* begin *
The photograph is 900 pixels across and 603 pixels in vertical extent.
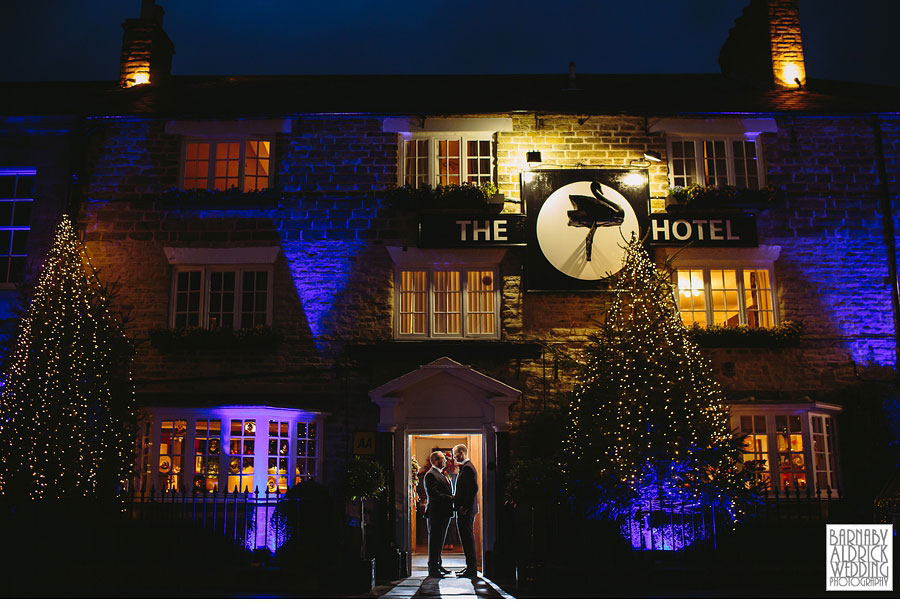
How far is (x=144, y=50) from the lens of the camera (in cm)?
1606

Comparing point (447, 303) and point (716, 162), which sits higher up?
point (716, 162)

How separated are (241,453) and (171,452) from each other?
4.03ft

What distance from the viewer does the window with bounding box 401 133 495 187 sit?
45.9 feet

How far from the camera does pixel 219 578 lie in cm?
1067

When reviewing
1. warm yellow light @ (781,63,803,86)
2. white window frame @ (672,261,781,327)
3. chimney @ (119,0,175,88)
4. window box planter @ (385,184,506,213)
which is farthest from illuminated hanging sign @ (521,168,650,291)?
chimney @ (119,0,175,88)

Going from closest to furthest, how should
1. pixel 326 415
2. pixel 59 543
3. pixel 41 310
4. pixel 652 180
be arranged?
pixel 59 543, pixel 41 310, pixel 326 415, pixel 652 180

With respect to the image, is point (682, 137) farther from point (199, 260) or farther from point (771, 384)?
point (199, 260)

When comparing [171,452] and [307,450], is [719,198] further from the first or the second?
[171,452]

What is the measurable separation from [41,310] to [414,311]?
20.3 feet

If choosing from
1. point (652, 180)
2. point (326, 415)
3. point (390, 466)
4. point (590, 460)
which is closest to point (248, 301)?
point (326, 415)

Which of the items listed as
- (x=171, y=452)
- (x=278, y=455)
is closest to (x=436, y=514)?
(x=278, y=455)

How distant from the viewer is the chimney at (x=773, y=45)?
51.0ft

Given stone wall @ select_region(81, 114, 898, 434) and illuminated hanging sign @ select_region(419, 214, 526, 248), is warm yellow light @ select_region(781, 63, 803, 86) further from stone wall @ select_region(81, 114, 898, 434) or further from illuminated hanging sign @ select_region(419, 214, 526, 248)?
illuminated hanging sign @ select_region(419, 214, 526, 248)

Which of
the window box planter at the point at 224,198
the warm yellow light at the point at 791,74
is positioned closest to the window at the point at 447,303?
the window box planter at the point at 224,198
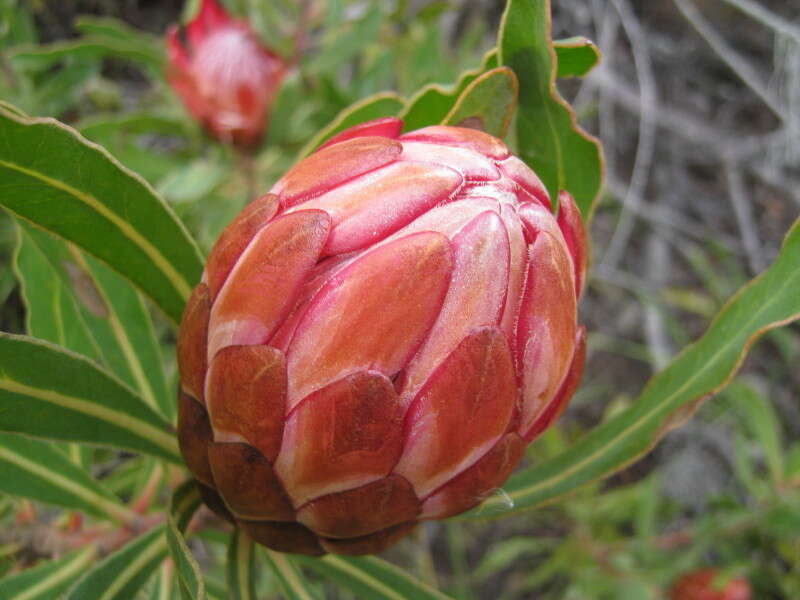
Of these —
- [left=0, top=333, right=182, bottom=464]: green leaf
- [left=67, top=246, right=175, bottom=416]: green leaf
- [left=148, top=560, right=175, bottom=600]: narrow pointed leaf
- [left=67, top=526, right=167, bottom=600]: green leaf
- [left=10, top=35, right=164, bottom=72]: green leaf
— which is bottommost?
[left=148, top=560, right=175, bottom=600]: narrow pointed leaf

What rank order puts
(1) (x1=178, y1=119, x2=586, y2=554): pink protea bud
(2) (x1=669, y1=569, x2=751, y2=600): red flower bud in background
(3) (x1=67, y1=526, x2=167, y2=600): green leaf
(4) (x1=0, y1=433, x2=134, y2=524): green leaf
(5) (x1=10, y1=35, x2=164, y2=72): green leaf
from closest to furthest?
(1) (x1=178, y1=119, x2=586, y2=554): pink protea bud, (3) (x1=67, y1=526, x2=167, y2=600): green leaf, (4) (x1=0, y1=433, x2=134, y2=524): green leaf, (5) (x1=10, y1=35, x2=164, y2=72): green leaf, (2) (x1=669, y1=569, x2=751, y2=600): red flower bud in background

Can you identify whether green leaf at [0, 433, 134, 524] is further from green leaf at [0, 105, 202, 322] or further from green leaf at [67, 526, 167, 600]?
green leaf at [0, 105, 202, 322]

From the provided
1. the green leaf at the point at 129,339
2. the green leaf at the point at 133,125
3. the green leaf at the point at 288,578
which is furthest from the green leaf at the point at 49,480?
the green leaf at the point at 133,125

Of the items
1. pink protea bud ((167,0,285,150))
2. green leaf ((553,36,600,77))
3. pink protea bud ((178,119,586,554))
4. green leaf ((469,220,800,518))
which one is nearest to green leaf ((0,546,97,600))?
pink protea bud ((178,119,586,554))

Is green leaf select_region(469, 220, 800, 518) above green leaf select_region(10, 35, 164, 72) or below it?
below

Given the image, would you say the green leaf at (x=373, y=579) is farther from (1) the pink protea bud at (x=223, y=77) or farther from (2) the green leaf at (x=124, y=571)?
(1) the pink protea bud at (x=223, y=77)

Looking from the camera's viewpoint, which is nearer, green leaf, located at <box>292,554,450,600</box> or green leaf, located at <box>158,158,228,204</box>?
green leaf, located at <box>292,554,450,600</box>
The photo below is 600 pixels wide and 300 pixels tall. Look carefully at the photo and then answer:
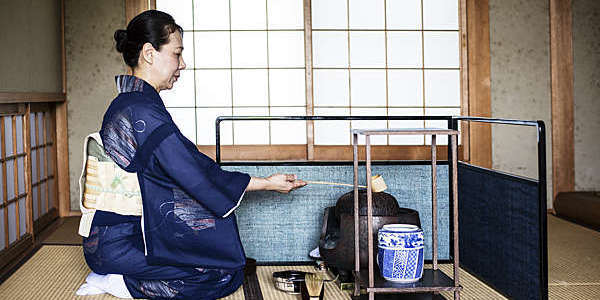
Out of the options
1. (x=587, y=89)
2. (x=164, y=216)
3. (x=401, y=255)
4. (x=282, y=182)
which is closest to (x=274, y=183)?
(x=282, y=182)

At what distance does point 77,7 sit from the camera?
18.1 feet

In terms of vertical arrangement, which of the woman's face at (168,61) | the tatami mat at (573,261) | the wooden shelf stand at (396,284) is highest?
the woman's face at (168,61)

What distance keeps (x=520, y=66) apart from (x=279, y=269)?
3040mm

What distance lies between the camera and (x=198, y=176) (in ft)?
9.54

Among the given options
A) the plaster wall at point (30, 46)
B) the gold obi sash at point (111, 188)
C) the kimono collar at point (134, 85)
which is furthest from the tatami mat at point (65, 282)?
the plaster wall at point (30, 46)

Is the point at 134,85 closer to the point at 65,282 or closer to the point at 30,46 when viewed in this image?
the point at 65,282

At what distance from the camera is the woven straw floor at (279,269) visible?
10.2 feet

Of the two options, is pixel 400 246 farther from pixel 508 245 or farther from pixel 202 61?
pixel 202 61

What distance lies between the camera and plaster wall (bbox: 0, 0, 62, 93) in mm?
3984

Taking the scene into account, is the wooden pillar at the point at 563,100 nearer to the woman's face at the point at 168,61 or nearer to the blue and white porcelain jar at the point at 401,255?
the blue and white porcelain jar at the point at 401,255

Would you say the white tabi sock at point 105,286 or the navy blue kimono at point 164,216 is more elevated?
the navy blue kimono at point 164,216

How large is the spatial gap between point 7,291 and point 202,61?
9.05 ft

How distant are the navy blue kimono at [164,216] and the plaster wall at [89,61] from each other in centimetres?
259

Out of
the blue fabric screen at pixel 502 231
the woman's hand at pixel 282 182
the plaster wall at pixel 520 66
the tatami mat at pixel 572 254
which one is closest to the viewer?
the blue fabric screen at pixel 502 231
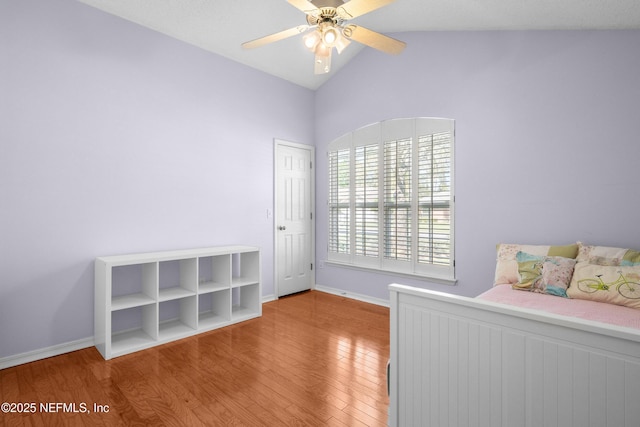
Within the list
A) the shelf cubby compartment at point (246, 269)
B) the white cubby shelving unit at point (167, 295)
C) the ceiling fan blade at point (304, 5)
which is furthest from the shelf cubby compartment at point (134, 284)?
the ceiling fan blade at point (304, 5)

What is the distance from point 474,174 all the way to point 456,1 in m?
1.55

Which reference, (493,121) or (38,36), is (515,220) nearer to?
(493,121)

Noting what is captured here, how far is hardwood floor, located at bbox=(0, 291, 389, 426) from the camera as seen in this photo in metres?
1.88

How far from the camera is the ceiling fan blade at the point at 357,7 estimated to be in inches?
72.6

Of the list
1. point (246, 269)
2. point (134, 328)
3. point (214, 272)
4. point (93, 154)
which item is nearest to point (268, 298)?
point (246, 269)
* end *
### [Exercise]
Copy out every one of the records above word for word, leaving out the pictures.

### [Response to the task]
The photograph is 900 pixels across and 603 pixels in vertical extent.
How far is (x=144, y=50) from the lens of the camera (in cm)?
1606

Comparing point (447, 303) and point (716, 162), which sits higher up?
point (716, 162)

How separated are (241,453) and (171,452) from each other?
4.03ft

What distance from the viewer does the window with bounding box 401 133 495 187 sit?
45.9 feet

How far from the camera does pixel 219 578 lie in cm?
1067

When reviewing
1. warm yellow light @ (781,63,803,86)
2. white window frame @ (672,261,781,327)
3. chimney @ (119,0,175,88)
4. window box planter @ (385,184,506,213)
which is farthest from illuminated hanging sign @ (521,168,650,291)?
chimney @ (119,0,175,88)

Going from closest to furthest, how should
1. pixel 326 415
2. pixel 59 543
3. pixel 41 310
4. pixel 652 180
be arranged?
pixel 59 543, pixel 41 310, pixel 326 415, pixel 652 180

With respect to the image, is point (682, 137) farther from point (199, 260) or farther from point (771, 384)?
point (199, 260)

When comparing [171,452] and [307,450], is [719,198] further from the first or the second?
[171,452]

What is the measurable separation from [41,310] to [414,311]?
20.3 feet

If choosing from
1. point (652, 180)
2. point (326, 415)
3. point (390, 466)
4. point (590, 460)
which is closest to point (248, 301)?
point (326, 415)

Which of the items listed as
- (x=171, y=452)
- (x=278, y=455)
is closest to (x=436, y=514)?
(x=278, y=455)

How distant from the viewer is the chimney at (x=773, y=45)?
51.0ft

Given stone wall @ select_region(81, 114, 898, 434) and illuminated hanging sign @ select_region(419, 214, 526, 248), is warm yellow light @ select_region(781, 63, 803, 86) further from stone wall @ select_region(81, 114, 898, 434) or further from illuminated hanging sign @ select_region(419, 214, 526, 248)?
illuminated hanging sign @ select_region(419, 214, 526, 248)

Which of
the window box planter at the point at 224,198
the warm yellow light at the point at 791,74
is positioned closest to the window at the point at 447,303?
the window box planter at the point at 224,198
Of these —
- [left=0, top=333, right=182, bottom=464]: green leaf
- [left=67, top=246, right=175, bottom=416]: green leaf
- [left=148, top=560, right=175, bottom=600]: narrow pointed leaf
- [left=67, top=526, right=167, bottom=600]: green leaf
- [left=10, top=35, right=164, bottom=72]: green leaf
— which is bottommost?
[left=148, top=560, right=175, bottom=600]: narrow pointed leaf

What rank order puts
(1) (x1=178, y1=119, x2=586, y2=554): pink protea bud
(2) (x1=669, y1=569, x2=751, y2=600): red flower bud in background
(3) (x1=67, y1=526, x2=167, y2=600): green leaf
(4) (x1=0, y1=433, x2=134, y2=524): green leaf
(5) (x1=10, y1=35, x2=164, y2=72): green leaf
from closest to furthest?
(1) (x1=178, y1=119, x2=586, y2=554): pink protea bud, (3) (x1=67, y1=526, x2=167, y2=600): green leaf, (4) (x1=0, y1=433, x2=134, y2=524): green leaf, (5) (x1=10, y1=35, x2=164, y2=72): green leaf, (2) (x1=669, y1=569, x2=751, y2=600): red flower bud in background

Can you identify whether green leaf at [0, 433, 134, 524] is further from green leaf at [0, 105, 202, 322] or further from green leaf at [67, 526, 167, 600]?
green leaf at [0, 105, 202, 322]

From the provided
1. the green leaf at the point at 129,339
2. the green leaf at the point at 133,125
3. the green leaf at the point at 288,578
which is furthest from the green leaf at the point at 49,480?
the green leaf at the point at 133,125

Of the items
1. pink protea bud ((167,0,285,150))
2. green leaf ((553,36,600,77))
3. pink protea bud ((178,119,586,554))
4. green leaf ((469,220,800,518))
which one is nearest to green leaf ((0,546,97,600))?
pink protea bud ((178,119,586,554))

Is green leaf select_region(469, 220, 800, 518) above green leaf select_region(10, 35, 164, 72) or below it?
below

Given the image, would you say the green leaf at (x=373, y=579) is farther from (1) the pink protea bud at (x=223, y=77) or farther from (2) the green leaf at (x=124, y=571)?
(1) the pink protea bud at (x=223, y=77)

Looking from the camera's viewpoint, which is nearer, green leaf, located at <box>292,554,450,600</box> or green leaf, located at <box>158,158,228,204</box>?
green leaf, located at <box>292,554,450,600</box>
The photo below is 600 pixels wide and 300 pixels tall. Look carefully at the photo and then answer:
Out of the options
1. (x=587, y=89)
2. (x=164, y=216)
3. (x=401, y=255)
4. (x=282, y=182)
which is closest to (x=274, y=183)?
(x=282, y=182)

At what distance does point 77,7 sit from the camera?
18.1 feet

In terms of vertical arrangement, which of the woman's face at (168,61) | the tatami mat at (573,261) | the wooden shelf stand at (396,284) is highest?
the woman's face at (168,61)

What distance keeps (x=520, y=66) apart from (x=279, y=269)?
3040mm

What distance lies between the camera and (x=198, y=176) (in ft)?
9.54

Among the given options
A) the plaster wall at point (30, 46)
B) the gold obi sash at point (111, 188)
C) the kimono collar at point (134, 85)
which is furthest from the tatami mat at point (65, 282)?
the plaster wall at point (30, 46)

Is the point at 134,85 closer to the point at 65,282 or closer to the point at 30,46 when viewed in this image?
the point at 65,282

At what distance from the camera is the woven straw floor at (279,269) visible?
10.2 feet

Of the two options, is pixel 400 246 farther from pixel 508 245 or farther from pixel 202 61?
pixel 202 61

What distance lies between the camera and plaster wall (bbox: 0, 0, 62, 93) in mm?
3984

Taking the scene into account, is the wooden pillar at the point at 563,100 nearer to the woman's face at the point at 168,61 or nearer to the blue and white porcelain jar at the point at 401,255?
the blue and white porcelain jar at the point at 401,255

Would you say the white tabi sock at point 105,286 or the navy blue kimono at point 164,216 is more elevated?
the navy blue kimono at point 164,216

How large is the spatial gap between point 7,291 and point 202,61?
9.05 ft

How distant are the navy blue kimono at [164,216] and the plaster wall at [89,61] from each other in centimetres?
259

Out of
the blue fabric screen at pixel 502 231
the woman's hand at pixel 282 182
the plaster wall at pixel 520 66
the tatami mat at pixel 572 254
which one is closest to the viewer?
the blue fabric screen at pixel 502 231
Within the list
A) the shelf cubby compartment at point (246, 269)
B) the white cubby shelving unit at point (167, 295)
C) the ceiling fan blade at point (304, 5)
which is furthest from the shelf cubby compartment at point (134, 284)?
the ceiling fan blade at point (304, 5)

What is the distance from point 474,174 all the way to point 456,1 in m?
1.55

Which reference, (493,121) or (38,36), is (515,220) nearer to?
(493,121)

Noting what is captured here, how far is hardwood floor, located at bbox=(0, 291, 389, 426) from the camera as seen in this photo in metres?
1.88

How far from the camera is the ceiling fan blade at the point at 357,7 estimated to be in inches?
72.6

Of the list
1. point (246, 269)
2. point (134, 328)
3. point (214, 272)
4. point (93, 154)
which item is nearest to point (268, 298)?
point (246, 269)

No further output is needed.